If you can work out that way - ideal.


----------



## klunman

Hi there! 
We moved to NZ and rented in Petone for 12 months. We loved it there!! In the end, we moved slightly north to Alicetown to get zoned for a better school for our now 5 year old daughter (and rent for a WARM house is a tiny bit cheaper). I have a blog that you might find useful - kids in tow dot co dot nz (not allowed to post urls)

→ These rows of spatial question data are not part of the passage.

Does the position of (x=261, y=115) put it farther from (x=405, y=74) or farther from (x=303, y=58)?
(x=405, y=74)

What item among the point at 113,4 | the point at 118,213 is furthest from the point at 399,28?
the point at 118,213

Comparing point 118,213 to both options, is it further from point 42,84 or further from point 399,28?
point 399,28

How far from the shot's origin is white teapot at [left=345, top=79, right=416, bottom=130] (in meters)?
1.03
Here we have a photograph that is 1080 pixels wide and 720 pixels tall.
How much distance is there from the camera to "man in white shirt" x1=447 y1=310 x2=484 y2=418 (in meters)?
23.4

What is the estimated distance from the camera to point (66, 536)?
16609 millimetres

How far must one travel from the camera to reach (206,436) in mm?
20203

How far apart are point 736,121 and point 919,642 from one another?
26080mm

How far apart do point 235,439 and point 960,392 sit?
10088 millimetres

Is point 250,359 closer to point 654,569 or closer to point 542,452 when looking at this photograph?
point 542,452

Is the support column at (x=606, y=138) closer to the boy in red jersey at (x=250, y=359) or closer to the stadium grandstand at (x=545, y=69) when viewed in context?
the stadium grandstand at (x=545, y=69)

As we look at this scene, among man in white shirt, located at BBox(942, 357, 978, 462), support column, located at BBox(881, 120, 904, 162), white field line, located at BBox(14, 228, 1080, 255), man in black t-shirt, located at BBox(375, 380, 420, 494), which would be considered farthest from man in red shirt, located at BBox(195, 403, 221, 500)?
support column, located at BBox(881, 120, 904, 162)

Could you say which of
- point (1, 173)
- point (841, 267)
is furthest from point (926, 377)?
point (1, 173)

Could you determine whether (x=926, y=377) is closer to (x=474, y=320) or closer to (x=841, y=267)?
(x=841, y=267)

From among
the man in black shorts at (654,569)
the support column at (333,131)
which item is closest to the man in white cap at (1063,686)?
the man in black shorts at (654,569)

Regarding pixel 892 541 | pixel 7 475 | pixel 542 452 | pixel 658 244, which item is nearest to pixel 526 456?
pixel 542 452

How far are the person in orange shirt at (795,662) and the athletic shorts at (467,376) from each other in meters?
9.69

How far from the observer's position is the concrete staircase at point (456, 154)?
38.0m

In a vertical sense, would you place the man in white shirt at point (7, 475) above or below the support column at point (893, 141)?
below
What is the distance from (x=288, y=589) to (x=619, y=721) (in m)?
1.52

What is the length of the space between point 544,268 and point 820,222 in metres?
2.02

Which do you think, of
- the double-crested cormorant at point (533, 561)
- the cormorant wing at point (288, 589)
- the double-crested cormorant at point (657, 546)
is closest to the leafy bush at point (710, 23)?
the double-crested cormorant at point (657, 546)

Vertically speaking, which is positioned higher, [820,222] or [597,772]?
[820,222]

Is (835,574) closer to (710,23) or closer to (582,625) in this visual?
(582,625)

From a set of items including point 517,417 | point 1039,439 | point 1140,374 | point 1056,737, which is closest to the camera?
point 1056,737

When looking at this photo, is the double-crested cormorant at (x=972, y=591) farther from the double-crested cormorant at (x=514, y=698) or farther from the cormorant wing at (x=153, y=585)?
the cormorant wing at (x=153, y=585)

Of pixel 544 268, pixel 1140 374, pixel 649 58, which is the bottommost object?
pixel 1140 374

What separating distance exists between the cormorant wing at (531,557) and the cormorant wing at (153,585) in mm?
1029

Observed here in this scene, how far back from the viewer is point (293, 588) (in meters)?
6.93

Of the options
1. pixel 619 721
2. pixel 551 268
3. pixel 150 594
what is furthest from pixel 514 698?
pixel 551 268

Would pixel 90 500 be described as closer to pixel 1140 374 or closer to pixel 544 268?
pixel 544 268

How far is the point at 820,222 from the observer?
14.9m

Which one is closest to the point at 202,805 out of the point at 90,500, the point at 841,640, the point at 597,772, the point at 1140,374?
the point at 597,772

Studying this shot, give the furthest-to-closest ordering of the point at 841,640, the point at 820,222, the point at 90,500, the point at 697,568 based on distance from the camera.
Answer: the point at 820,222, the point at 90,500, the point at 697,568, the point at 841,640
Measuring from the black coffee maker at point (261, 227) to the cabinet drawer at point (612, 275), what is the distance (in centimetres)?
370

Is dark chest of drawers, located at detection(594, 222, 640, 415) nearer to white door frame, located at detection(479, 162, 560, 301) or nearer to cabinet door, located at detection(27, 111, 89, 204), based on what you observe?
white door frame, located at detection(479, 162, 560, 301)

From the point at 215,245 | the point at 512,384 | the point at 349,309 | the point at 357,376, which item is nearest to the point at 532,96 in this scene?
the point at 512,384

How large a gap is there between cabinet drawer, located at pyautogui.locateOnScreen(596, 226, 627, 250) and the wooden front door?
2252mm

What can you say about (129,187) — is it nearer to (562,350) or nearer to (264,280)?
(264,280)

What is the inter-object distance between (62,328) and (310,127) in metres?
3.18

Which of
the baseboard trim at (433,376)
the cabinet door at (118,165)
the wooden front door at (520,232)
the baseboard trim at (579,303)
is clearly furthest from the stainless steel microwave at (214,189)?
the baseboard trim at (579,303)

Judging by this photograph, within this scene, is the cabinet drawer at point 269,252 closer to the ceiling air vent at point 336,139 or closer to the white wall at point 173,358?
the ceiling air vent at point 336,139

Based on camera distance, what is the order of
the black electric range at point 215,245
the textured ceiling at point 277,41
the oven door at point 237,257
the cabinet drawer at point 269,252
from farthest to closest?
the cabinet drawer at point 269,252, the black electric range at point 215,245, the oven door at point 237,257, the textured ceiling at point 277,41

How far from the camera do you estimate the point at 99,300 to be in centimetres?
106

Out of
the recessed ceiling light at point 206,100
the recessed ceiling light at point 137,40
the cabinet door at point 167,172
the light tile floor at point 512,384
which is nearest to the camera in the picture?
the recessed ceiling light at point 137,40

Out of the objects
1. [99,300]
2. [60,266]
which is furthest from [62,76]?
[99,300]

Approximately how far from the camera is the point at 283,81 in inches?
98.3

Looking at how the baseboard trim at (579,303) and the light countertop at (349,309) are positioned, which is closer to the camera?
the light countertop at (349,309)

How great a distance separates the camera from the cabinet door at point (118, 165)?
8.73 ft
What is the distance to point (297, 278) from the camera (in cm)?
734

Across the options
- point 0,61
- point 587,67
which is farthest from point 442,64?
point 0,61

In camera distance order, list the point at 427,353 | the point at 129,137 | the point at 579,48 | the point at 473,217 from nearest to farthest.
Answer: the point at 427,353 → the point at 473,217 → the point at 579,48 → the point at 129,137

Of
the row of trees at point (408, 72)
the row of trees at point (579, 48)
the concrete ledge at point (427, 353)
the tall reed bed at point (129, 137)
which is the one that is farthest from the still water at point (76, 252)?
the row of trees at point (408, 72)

I share in your frustrations that no one really wants to talk to you until you actually ARRIVE here….and then once you are here, you have to sign a 12 month lease!! Try to negotiate on this one down if you are concerned about the house for some reason. Ask about insulation and make sure there is at least a heat pump. 
Woburn and Waterloo are both great for kids but if you love to be closer to the beach and in a vibrant area, Petone and Eastbourne are great. With Eastbourne you have to contend with the road in and out but it is a MAGNIFICENT area that gets all day sun and a fabulous tight-knit community. Petone (and Eastbourne for that matter) has lots of playgroups and things for littlies to do (Library story time, mainly music) AND close to the beach. 
Cheers, Kristen


----------



## irishinwelly

Thanks everyone for all your help. Really helpful and we are getting closer to the date when we finally arrive and start our new life.


----------